In order to investigate the interfacial processes, methods must be used that can "see " only processes in the region of a sample, which differs in its properties from the remaining solids. To this end, the interactions of the following waves / particles are used with matter:

The mean free path of the charged particles due to Coulomb interactions i.a. is much smaller than that of neutral. Another strong impact, the kinetic energy of the particles; in certain energy ranges processes can be initiated, which reduces the mean free path. It is crucial for the surface sensitivity of a method that either the interacting with the sample or the detected particle or wave has a small mean free path in matter. Therefore, an ultra-high vacuum is required for many methods. The method chosen depends on the question. The following overview is intended to give only an overview. For several methods, various spatially resolving techniques exist. For more description, see their articles. Each method has advantages and disadvantages that need to be Also taken into account in the experiment.

Microscopy

Spectroscopy

In spectroscopy is generally a method in which a spectrum is produced, i.e., an intensity is applied against one of the energy equivalent size, such as the frequency. In the electron spectroscopy is the energy of electrons, that size is applied to the intensity.
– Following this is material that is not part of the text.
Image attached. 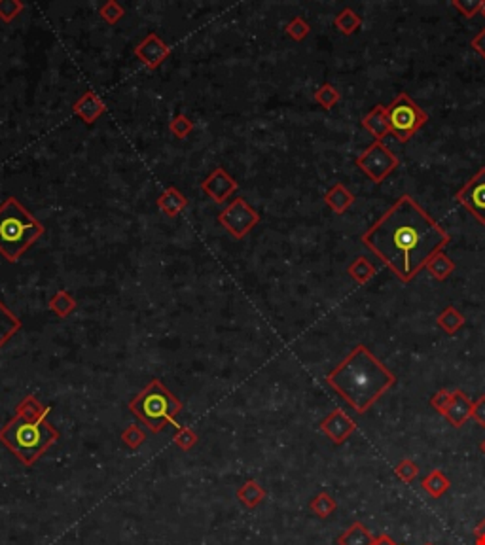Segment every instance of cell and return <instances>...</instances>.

There are the following methods:

Diffraction

Kinetic methods

Sorptive methods

Combinations

Certain types of radiation can stimulate several processes that can bring for each method pros and cons. For example, with ionization by X-rays at the same time Auger electrons and photoelectrons resulting from potentially overlap in the spectrum and thus complicate the analysis. On the other hand be obtained in an apparatus in the TEM by additional emission of Auger - and photo- electrons backscattered electrons emitted particles and EELS additional information about the sample.

The "Big Four"

When the "Big Four " (Eng. "the big four " ), the measurement methods XPS, AES, SIMS and ISS respectively.